TEXTE FOURNI ::

::::

Nos acteurs éprouvent beaucoup de frustrations. Ils en veulent un peu à tout le monde. Ils doivent comprendre que pour que quelqu’un mette son aura sur toi, il faut que tu aies de la positivité en toi. Il faut que ton cœur soit pur, car une personne ne peut investir des milliards sans avoir confiance. Mais si tu ne valides pas cela, le succès ne viendra pas, car c’est Dieu qui élève. Ils doivent apprendre cela, nous évoluons dans un environnement très difficile. Ce qu’ils oublient, c’est qu’un producteur, quand il cherche des financements, signe des contrats et des accords de confidentialité. Il y a des choses qu’il ne peut pas révéler publiquement. »
MT : Sur l’échiquier cinématographique ivoirien, y a-t-il de bons acteurs ?
YB : « Oui, il y a de bons acteurs, de très bons acteurs, il y a du talent, beaucoup de talents, mais malheureusement le talent ne suffit pas dans ce monde. Les gens ont besoin de voir une personne capable de supporter, capable de tirer, capable de regarder certaines choses. Et puis, c’est dit, le moment n’est pas à la parole, le moment est au travail. Je vais rester dans le silence. C’est un choix de vie. Vous pouvez dire grand, il faut savoir élever son esprit. S’ils comprennent cela, ils sauront que pour être grand, il faut savoir marcher. Ce n’est pas tout, on le dit : quand il y a trop de bruit, les grandes choses ne peuvent pas se fixer. »

::::

Lignes du jeu de données:
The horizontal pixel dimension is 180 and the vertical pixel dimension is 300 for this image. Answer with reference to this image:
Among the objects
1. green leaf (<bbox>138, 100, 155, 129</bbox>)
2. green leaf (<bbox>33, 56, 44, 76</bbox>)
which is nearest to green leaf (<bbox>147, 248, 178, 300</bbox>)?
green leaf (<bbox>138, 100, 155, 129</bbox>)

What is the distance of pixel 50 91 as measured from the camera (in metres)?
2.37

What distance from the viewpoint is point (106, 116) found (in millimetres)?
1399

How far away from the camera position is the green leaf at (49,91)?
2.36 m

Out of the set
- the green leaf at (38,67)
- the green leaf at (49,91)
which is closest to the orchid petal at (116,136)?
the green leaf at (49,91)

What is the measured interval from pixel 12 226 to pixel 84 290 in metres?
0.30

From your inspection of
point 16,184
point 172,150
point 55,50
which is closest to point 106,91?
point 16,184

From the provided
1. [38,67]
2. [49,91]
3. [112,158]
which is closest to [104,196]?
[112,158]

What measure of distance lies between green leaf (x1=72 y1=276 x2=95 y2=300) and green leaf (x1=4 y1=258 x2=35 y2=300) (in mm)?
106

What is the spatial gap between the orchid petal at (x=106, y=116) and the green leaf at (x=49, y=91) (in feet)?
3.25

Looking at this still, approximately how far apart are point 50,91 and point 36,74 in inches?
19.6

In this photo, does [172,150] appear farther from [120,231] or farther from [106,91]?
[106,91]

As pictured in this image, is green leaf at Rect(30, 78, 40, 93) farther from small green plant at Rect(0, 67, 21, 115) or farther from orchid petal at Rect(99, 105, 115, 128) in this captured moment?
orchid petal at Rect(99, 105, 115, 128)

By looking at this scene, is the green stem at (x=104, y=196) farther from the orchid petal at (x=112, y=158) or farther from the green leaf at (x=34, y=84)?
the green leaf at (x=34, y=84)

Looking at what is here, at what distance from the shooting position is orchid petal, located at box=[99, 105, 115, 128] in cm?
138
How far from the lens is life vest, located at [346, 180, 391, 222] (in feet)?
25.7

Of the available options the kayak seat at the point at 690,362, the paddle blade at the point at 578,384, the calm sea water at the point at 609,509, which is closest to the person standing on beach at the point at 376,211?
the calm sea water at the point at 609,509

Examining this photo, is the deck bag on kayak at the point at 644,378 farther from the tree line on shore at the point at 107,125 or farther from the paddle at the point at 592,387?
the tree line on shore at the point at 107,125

::::

CONSIGNES ::
1: Les affirmations (a), (b) et (c) concordent-elles avec l'entretien sur le cinéma ivoirien ? (a) Le talent suffit pour réussir dans ce monde. (b) Un producteur qui cherche des financements signe des accords de confidentialité. (c) La personne qui répond annonce qu'elle va garder le silence. Répondez par oui ou non, en citant à l'identique les mots de l'entretien qui tranchent.
2: Recopiez mot pour mot le passage de l'entretien sur le cinéma ivoirien qui commence par les mots « Nos acteurs éprouvent » et se termine par « bons acteurs ? ».
3: Prolongez, s'il vous plaît, l'entretien sur le cinéma ivoirien à partir de l'endroit où il s'arrête.
Ces lignes proviennent d'une autre source.

LES RÉPONSES ::
1:
(a) Non : « malheureusement le talent ne suffit pas dans ce monde ».
(b) Oui : « signe des contrats et des accords de confidentialité ».
(c) Oui : « Je vais rester dans le silence. »

2:
Nos acteurs éprouvent beaucoup de frustrations. Ils en veulent un peu à tout le monde. Ils doivent comprendre que pour que quelqu’un mette son aura sur toi, il faut que tu aies de la positivité en toi. Il faut que ton cœur soit pur, car une personne ne peut investir des milliards sans avoir confiance. Mais si tu ne valides pas cela, le succès ne viendra pas, car c’est Dieu qui élève. Ils doivent apprendre cela, nous évoluons dans un environnement très difficile. Ce qu’ils oublient, c’est qu’un producteur, quand il cherche des financements, signe des contrats et des accords de confidentialité. Il y a des choses qu’il ne peut pas révéler publiquement. »
MT : Sur l’échiquier cinématographique ivoirien, y a-t-il de bons acteurs ?

3:
MT : Vous évoluez dans cet écosystème depuis un certain temps et avez pu observer son ascension. Pensez-vous qu’il y ait de l’espoir pour un grand cinéma ivoirien à l’avenir ?
YB : « Bien sûr, c’est à cela que nous nous attelons, et ce plaidoyer nous devons le faire parce qu’on croit qu’il y a de la matière. Mais il faut avoir quelqu’un de visionnaire, qui croit, qui est capable d’y aller, c’est Madame la ministre de la Culture. Elle nous galvanise, quelqu’un qui te conseille, quelqu’un qui te pousse quand tu es découragé. On sait que tout n’est pas que l’argent, et nous croyons. Le cinéma africain existe, spécifiquement celui de la Côte d’Ivoire, ce cinéma a son mot à dire. Dans un colloque en France, j’ai entendu cette phrase : « L’Europe n’a plus rien à proposer, que tout se retrouve en Afrique. »
Mais quand les gens le disent, c’est que les Africains entendent cela. Est-ce qu’ils sont conscients qu’ils sont assis sur des mines d’or et qu’il y a de l’espoir ? Quand on prend 10 personnes pour aller à Cannes explorer le terrain, c’est se projeter sur les nouveaux mécanismes cinématographiques dans tous ses compartiments. Ainsi outillés demain, je pense qu’on aura quelque chose en main qui pourra vendre notre pays. »
MT : Nous te souhaitons bonne chance dans ce métier exigeant, où l'on travaille toute sa vie sans vraiment de retraite. Pour tes projets futurs, nous en parlerons très prochainement, n’est-ce pas ?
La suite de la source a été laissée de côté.